La consagración de los sacerdotes era un ritual muy solemne, que significaba apartar a unos hombres para el servicio exclusivo de Dios. Cada uno de los pasos de este rito de consagración tiene, al igual que todo lo del Antiguo Testamento, una significación espiritual para los cristianos del Nuevo Testamento.

Primeramente se lavaba y vestía a los sacerdotes con sus atuendos sacerdotales, a la puerta del tabernáculo; se les ungía con el aceite de la unción, y luego se comenzaba con los sacrificios. Cada uno de ellos tenía una significación muy importante.

El primero era el de un becerro, que era una ofrenda por el pecado (Éx. 29:14). Nadie puede acercarse a servir a Dios sin tener este problema resuelto. No se trata aquí de los pecados como hechos pecaminosos, sino del pecado como la raíz del problema. Cuando Cristo murió, nosotros fuimos favorecidos con el perdón de los pecados, pero también con la eliminación del «yo» pecador (Rom. 6). Cristo murió y atrajo a todos los suyos hacia sí mismo para una muerte inclusiva (Jn. 12:32), que solucionaría el problema tanto de los pecados, como del pecado. Esta es la herencia de todo sacerdote de Cristo.

Luego, se ofrecía un carnero como «holocausto de olor grato», una «ofrenda quemada a Jehová» (v. 18). Este sacrificio era enteramente para Dios, para la satisfacción de Dios. Esto significa que primeramente somos liberados del problema del pecado, y luego somos entregados como holocaustos para entera satisfacción de Dios, para el servicio de Dios.

En tercer lugar se ofrecía un segundo carnero, el de la consagración propiamente tal. De la sangre de este carnero se rociaban las vestiduras, y se ponía sobre el lóbulo de la oreja derecha, sobre el pulgar de la mano derecha y del pie derecho de cada sacerdote.

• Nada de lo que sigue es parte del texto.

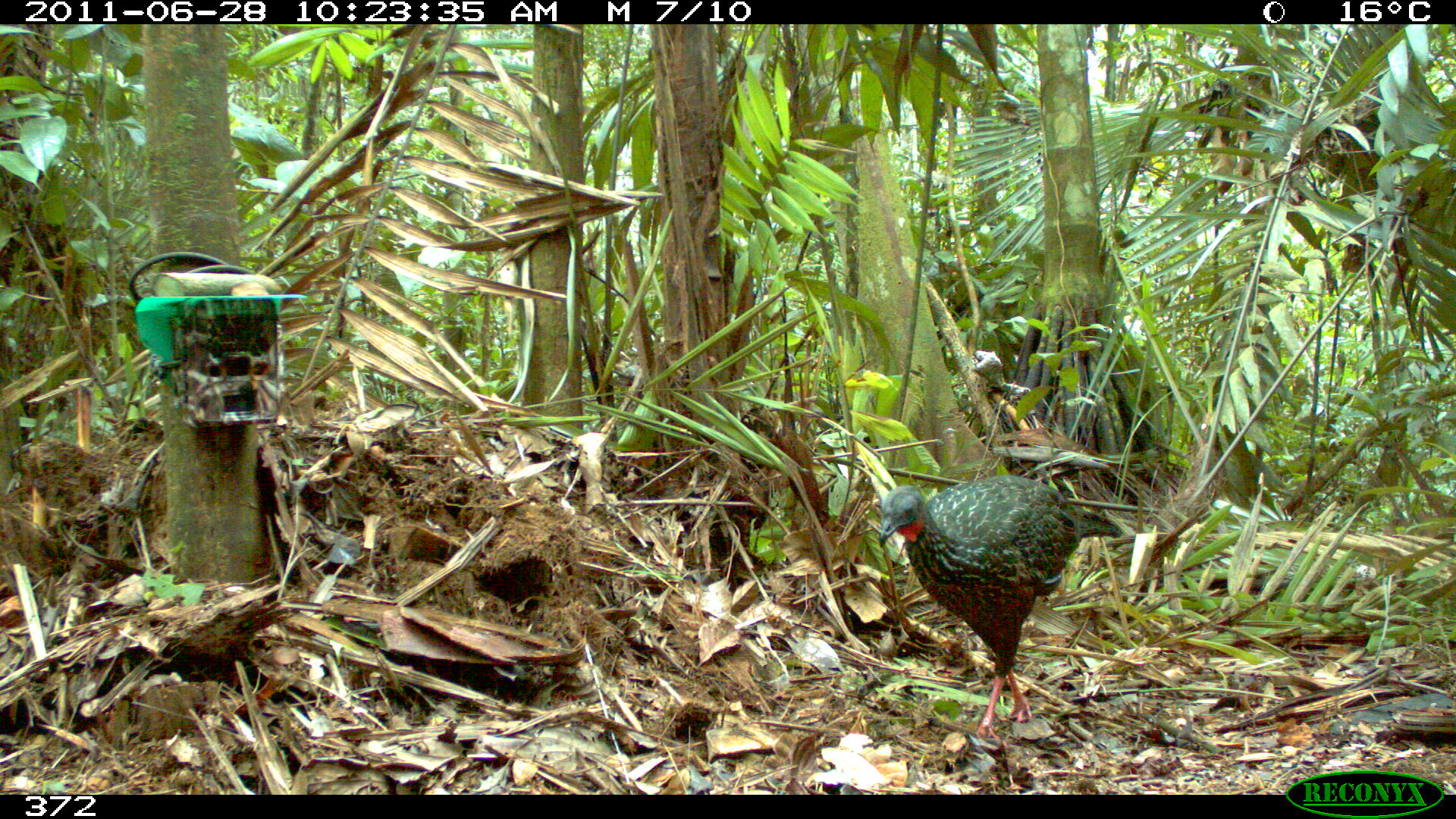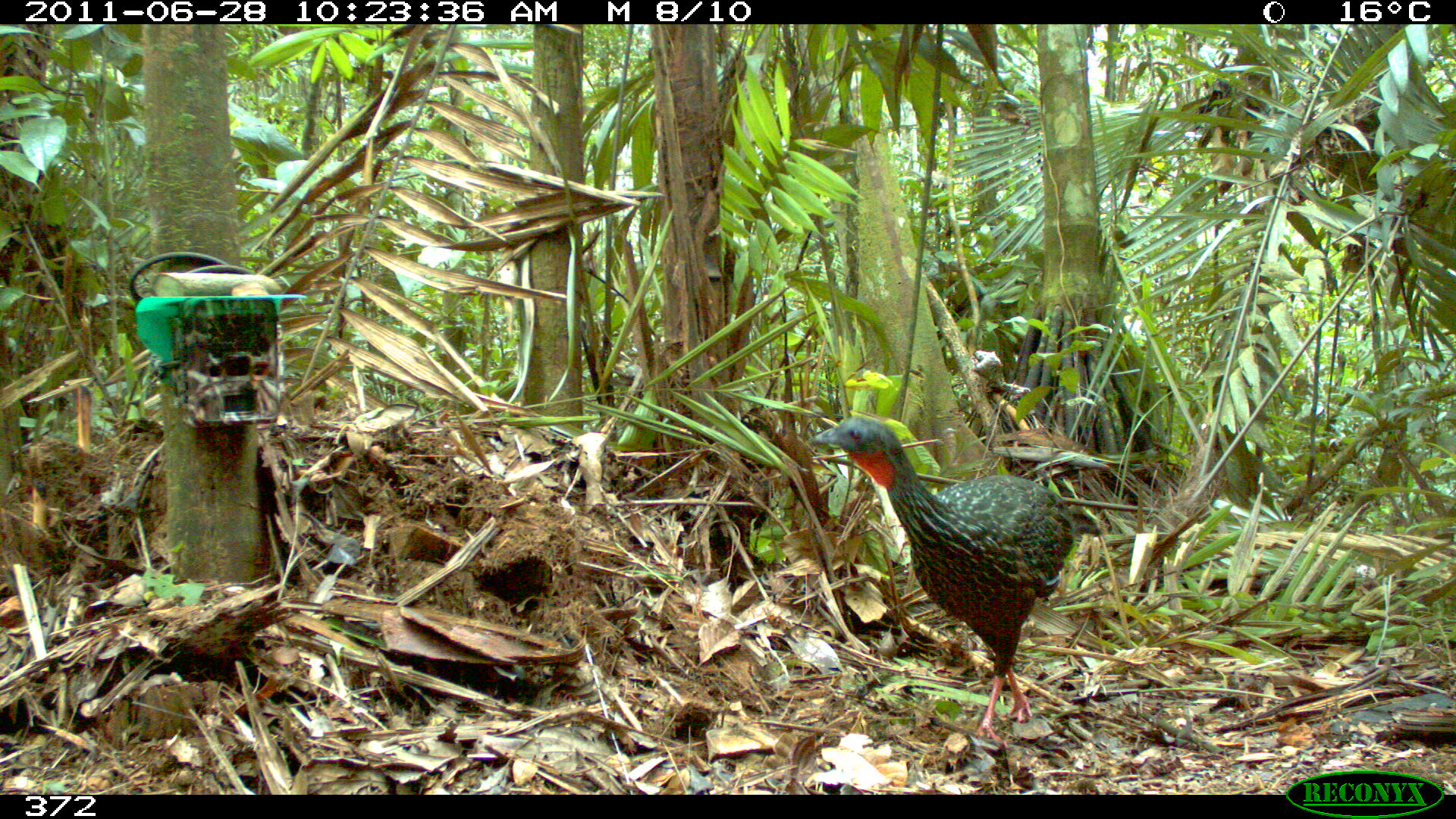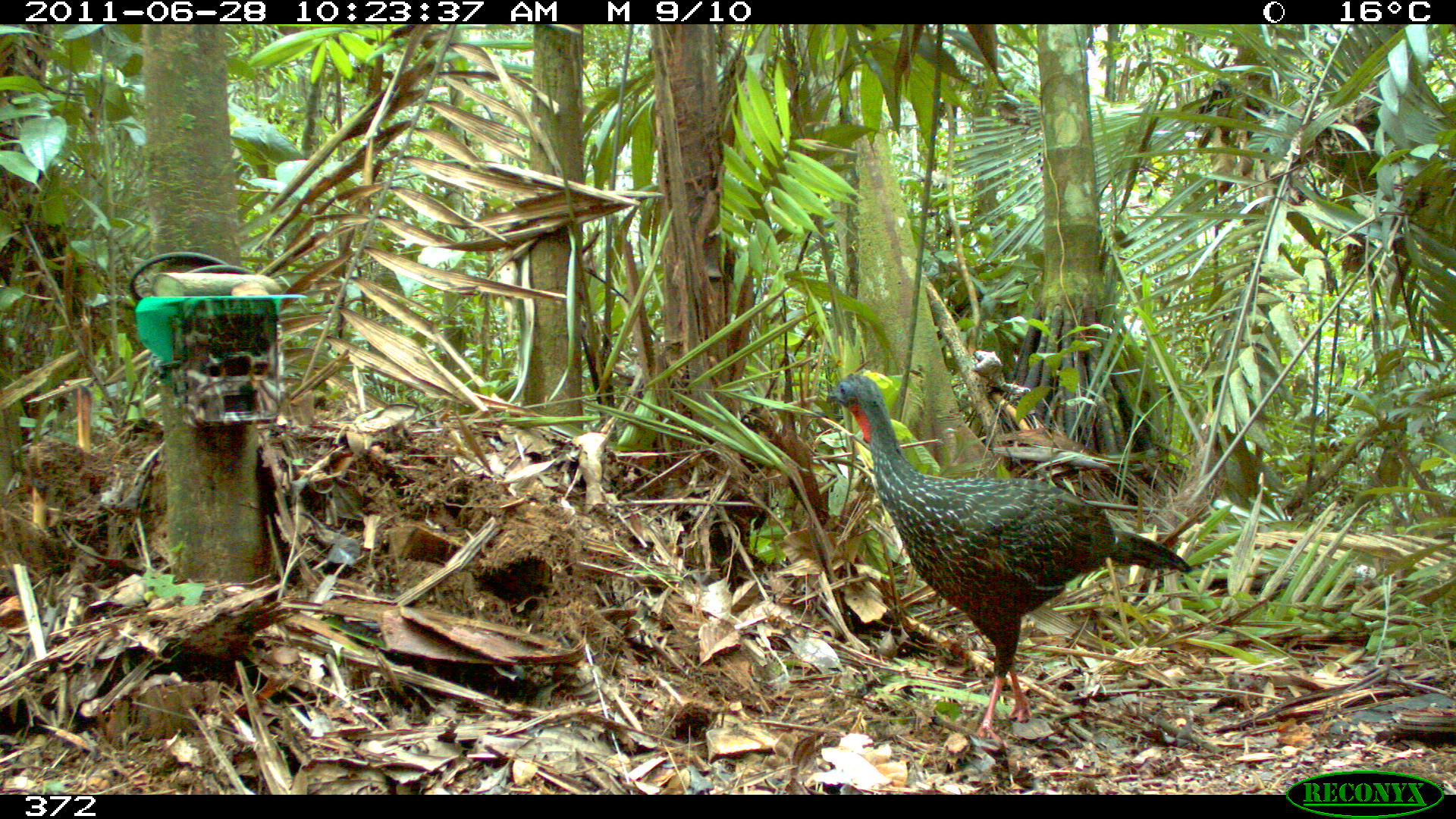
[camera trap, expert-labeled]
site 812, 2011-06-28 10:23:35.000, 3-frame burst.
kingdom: Animalia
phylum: Chordata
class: Aves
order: Galliformes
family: Cracidae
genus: Penelope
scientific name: Penelope jacquacu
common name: spix's guan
Penelope jacquacu (spix's guan).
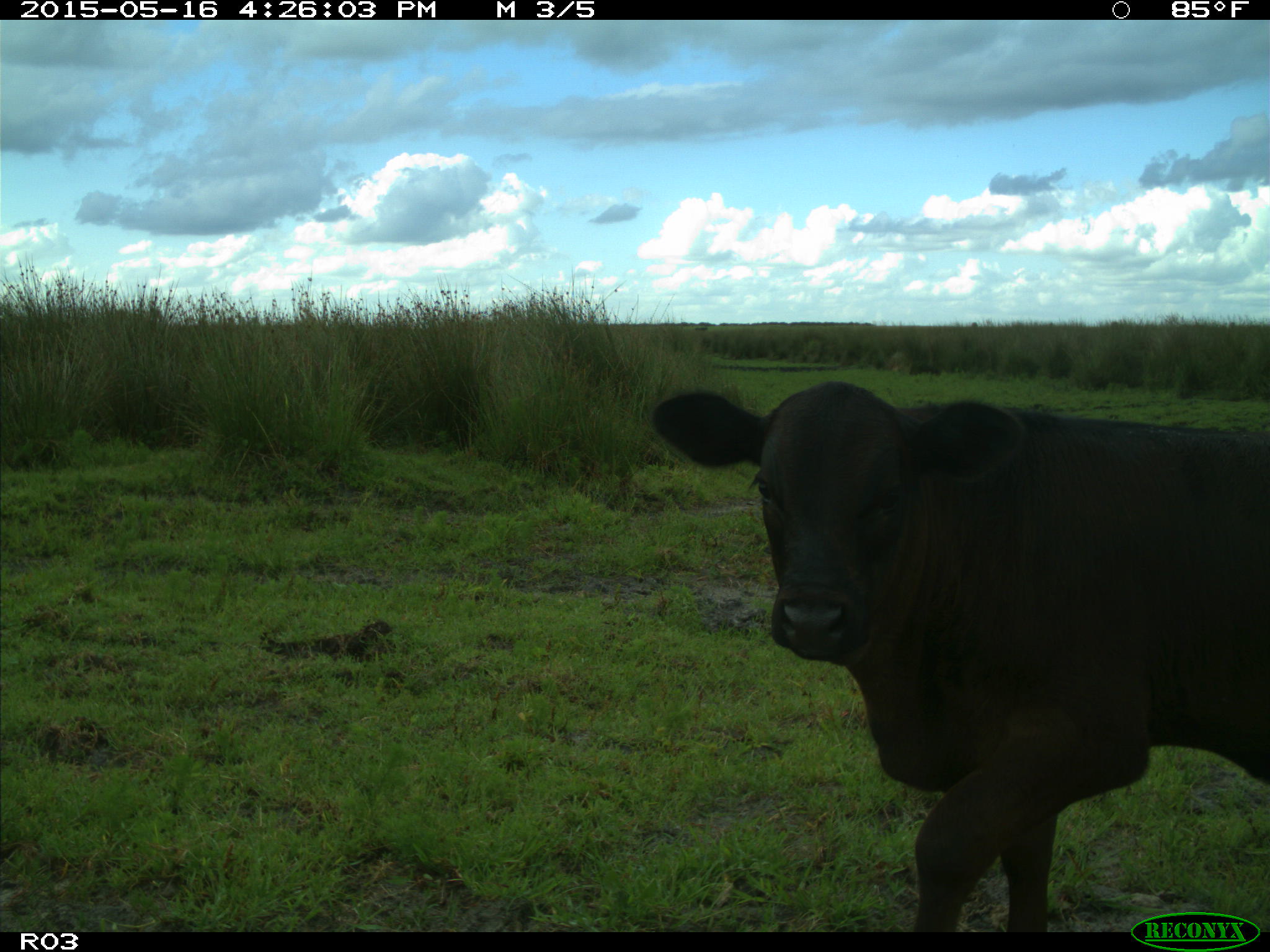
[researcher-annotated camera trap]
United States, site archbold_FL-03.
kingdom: Animalia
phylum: Chordata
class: Mammalia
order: Artiodactyla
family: Bovidae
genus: Bos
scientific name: Bos taurus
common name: domestic cow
Bos taurus (domestic cow).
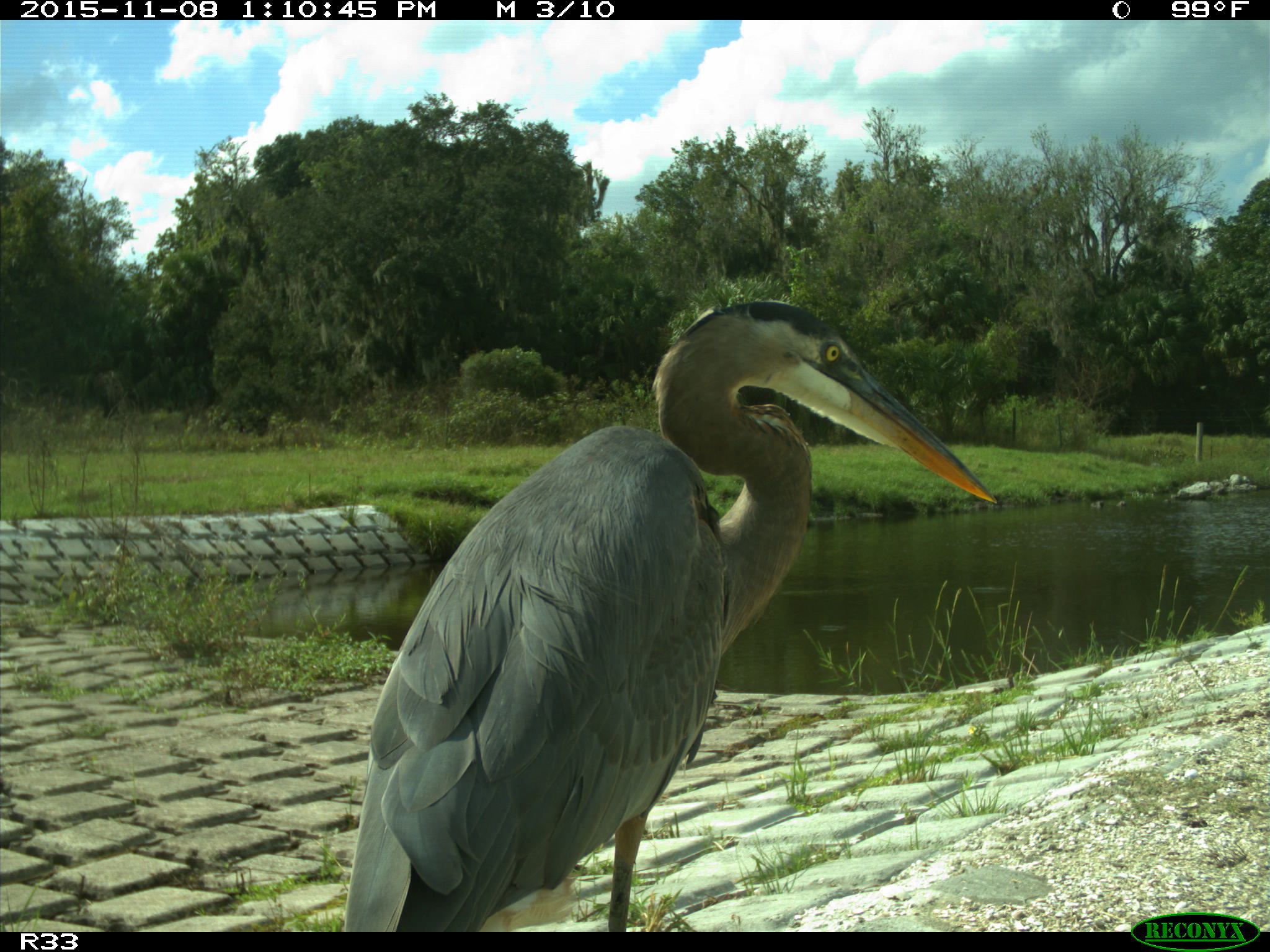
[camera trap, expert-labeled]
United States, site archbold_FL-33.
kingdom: Animalia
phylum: Chordata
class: Aves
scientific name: Aves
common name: birds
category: unidentified bird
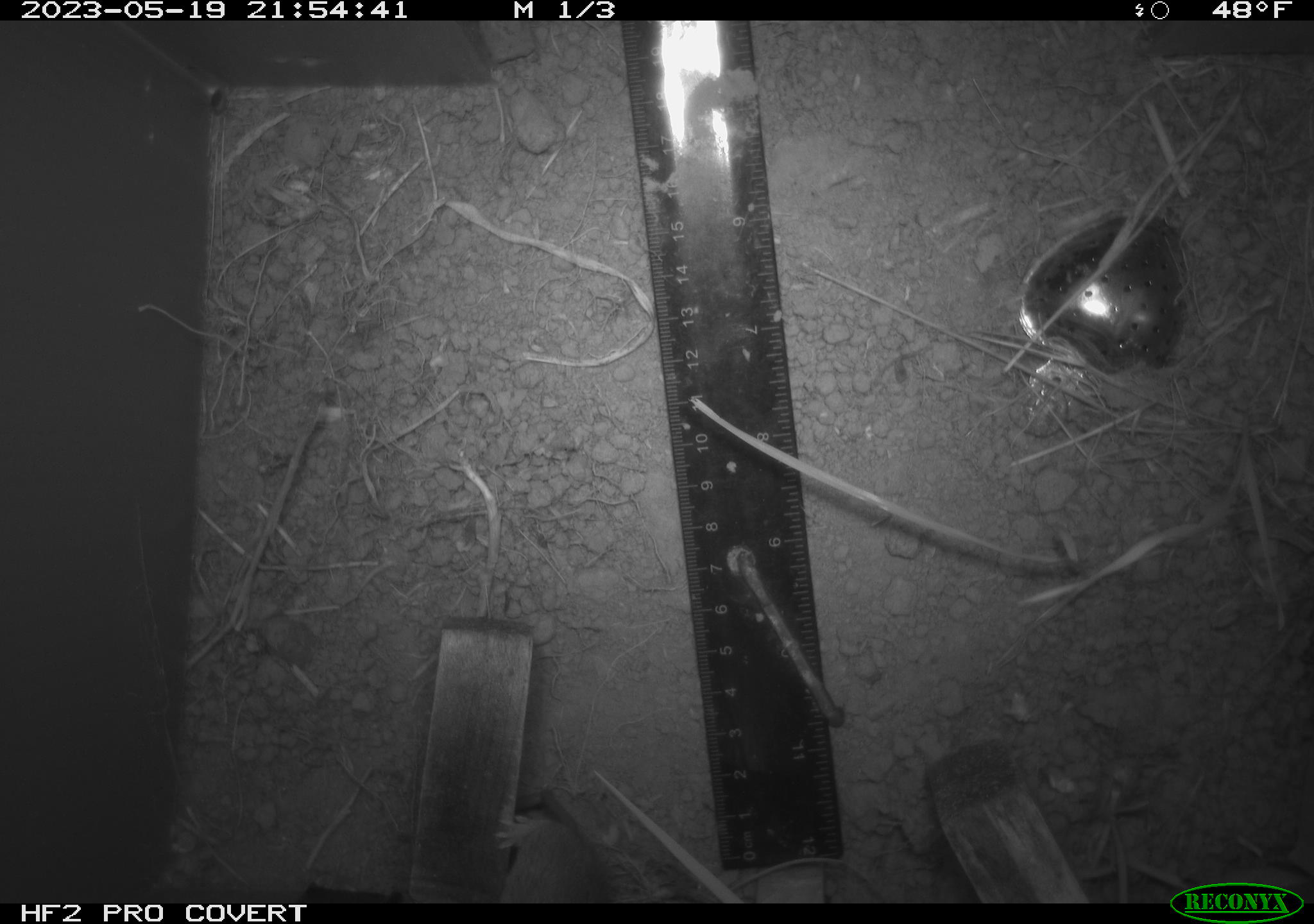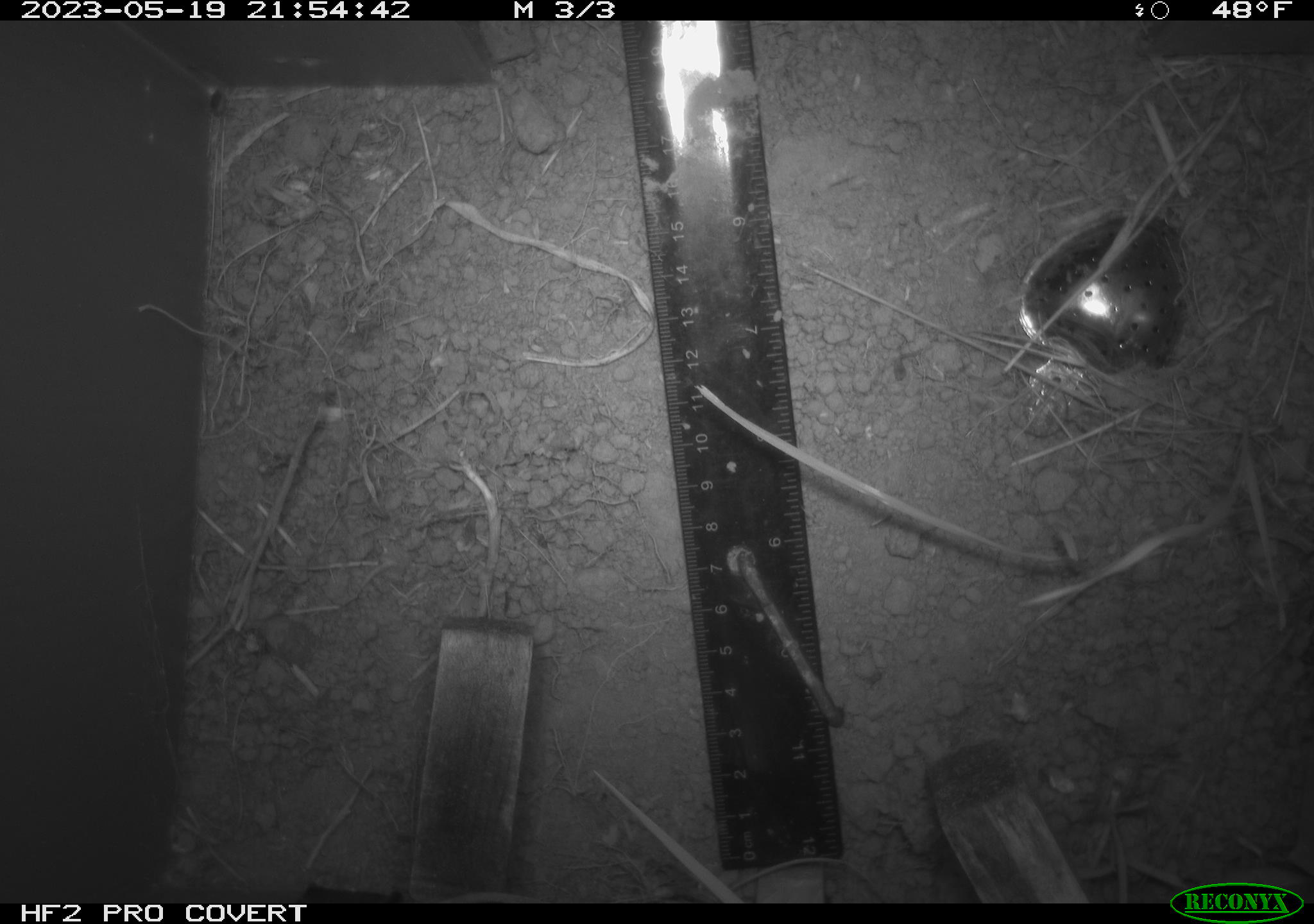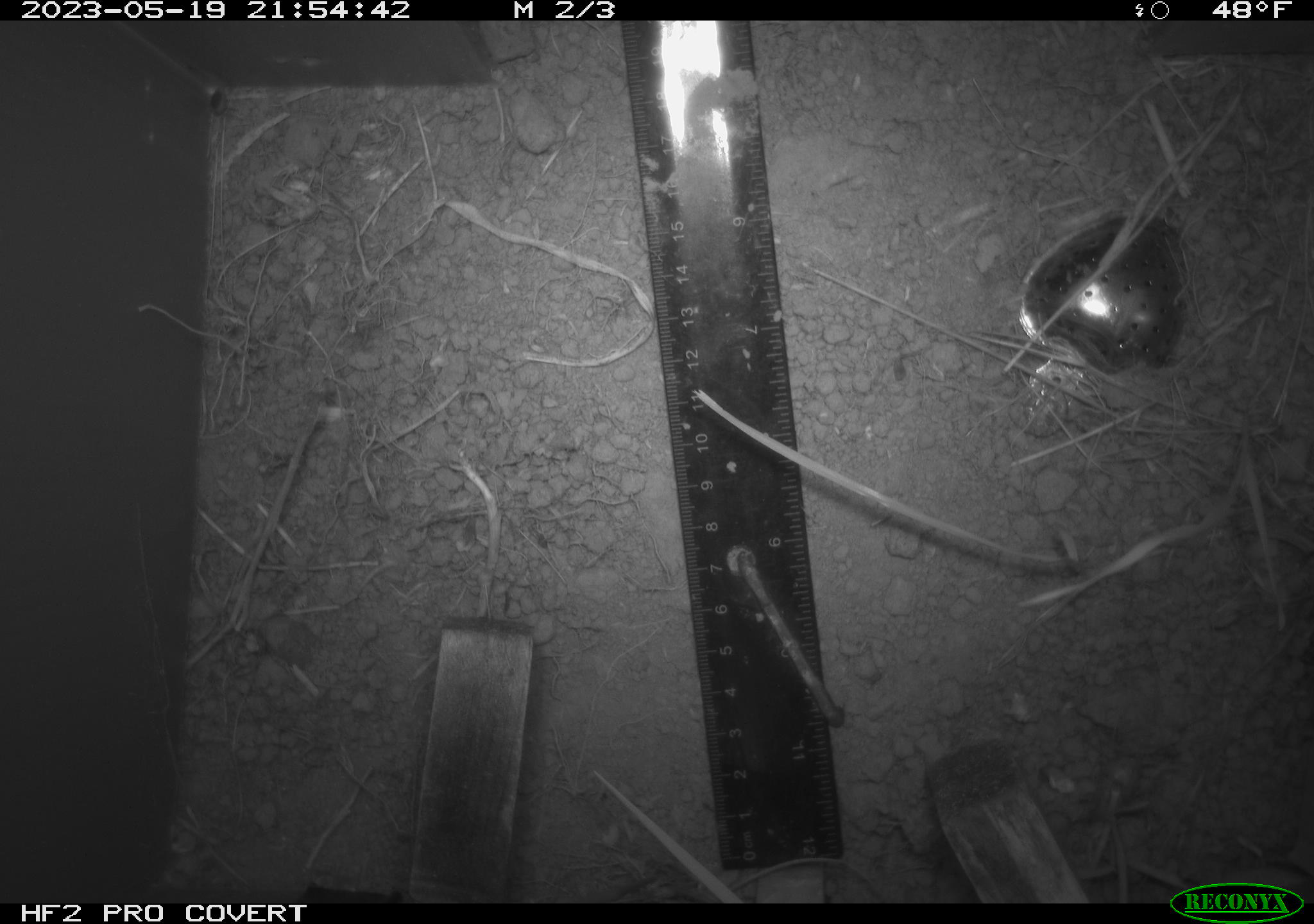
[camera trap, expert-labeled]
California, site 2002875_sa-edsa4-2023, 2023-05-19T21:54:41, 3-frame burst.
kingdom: Animalia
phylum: Chordata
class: Mammalia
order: Rodentia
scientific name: Rodentia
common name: mouse species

Luego se tomaba parte del animal, y se mecía delante de Dios, junto con dos tortas y una hojaldre del canastillo de los panes sin levadura. Todo ello posteriormente se quemaba en el altar. Esta era la «ofrenda encendida» para Dios (v. 25).

Las demás piezas del animal pertenecían a los sacerdotes, que comían de ellas. No solo la sangre de Cristo (la preciosa Víctima) opera en nuestro favor para solucionar el problema del pecado, sino que su carne, es decir, su vida misma, es el alimento de cada creyente (Jn. 6:53-56). Igual como la sangre del Cordero pascual era puesta sobre el dintel de la puerta, pero la carne debía ser comida adentro de la casa (Éx. 12). Así, todo Cristo, su sangre y su carne, son la perfecta provisión de Dios para el creyente.

Todo esto nos habla del valor que cada cristiano tiene para Dios, pues el Señor ha provisto todos los recursos necesarios para que el creyente sea Su sacerdote. El objetivo final no es solo salvarlo, sino acercarlo a sí, para su servicio santo.